Blister Beetles

Epicauta spp.


Ash, Caragana and other trees and shrubs

Appearance and Life Cycle

Description of this image follows
Blister beetles mating on Texas mountain laurel.
Photo credit: Drees,

There are three types of blister beetles that may cause damage to trees and shrubs on the prairies. Larvae overwinter in the soil while adult beetles are present from May to July. The adults are long, slender, beetles measuring 12 to 28 mm in length. They may be grey, shiny black or a metallic purple with a green tinge. In the fall, eggs are deposited in the soil where the larvae develop by feeding on grasshopper and other insect eggs.
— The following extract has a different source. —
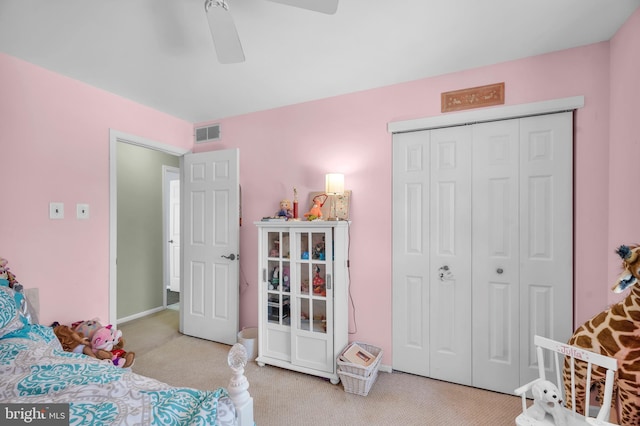 bedroom with ceiling fan, light colored carpet, and a closet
Blister beetles can be both destructive and beneficial insects. The insect is destructive during the adult stage when it causes defoliation, and beneficial during the larval stage when it feeds on grasshopper eggs. The adult beetles seem to invade in swarms and devour the foliage of host plants. Infestations are often localized and the beetles can disappear as quickly as they appear. The beetles can cause complete defoliation of young ash and caragana shelterbelts, which results in a reduction of annual growth but no permanent damage. Blister beetles can also cause extensive damage to garden plants.
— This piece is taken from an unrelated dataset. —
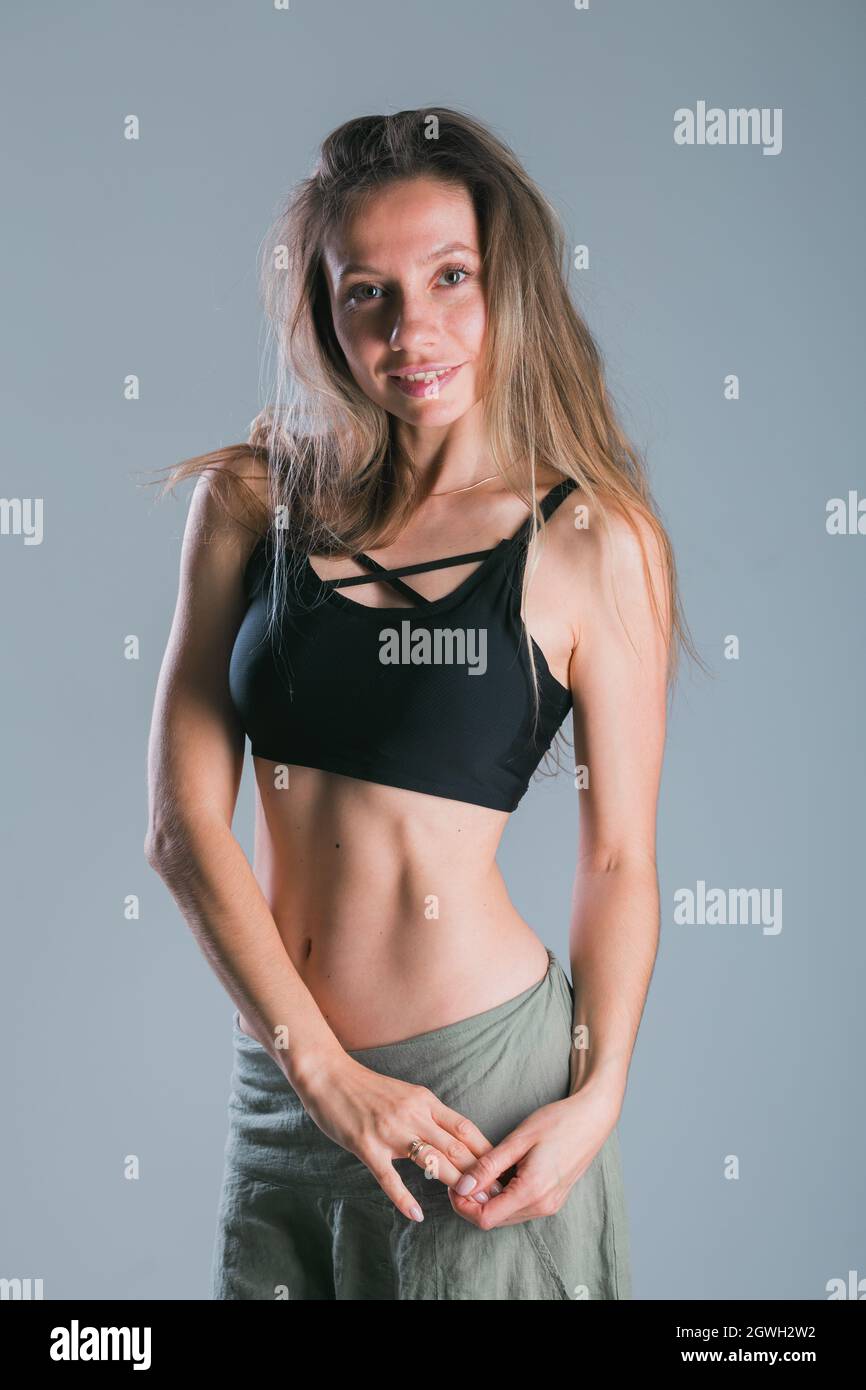 Une jeune fille de forme physique avec un corps sportif posé au studio sur fond gris. Modèle sportif souriant. Perte de poids. Un mode de vie sain. Sportif en bonne santé Banque D'Images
If an infestation occurs in a garden or on a few trees, control can be achieved by picking the beetles off the plants. Products are available to control the insect, but before spraying, consider the potential loss of pollinating bees during spraying and the beneficial aspects of the beetle during the larval stage. If chemical control is used, spray foliage and insects with: carbaryl; deltamethrin or methoxychlor.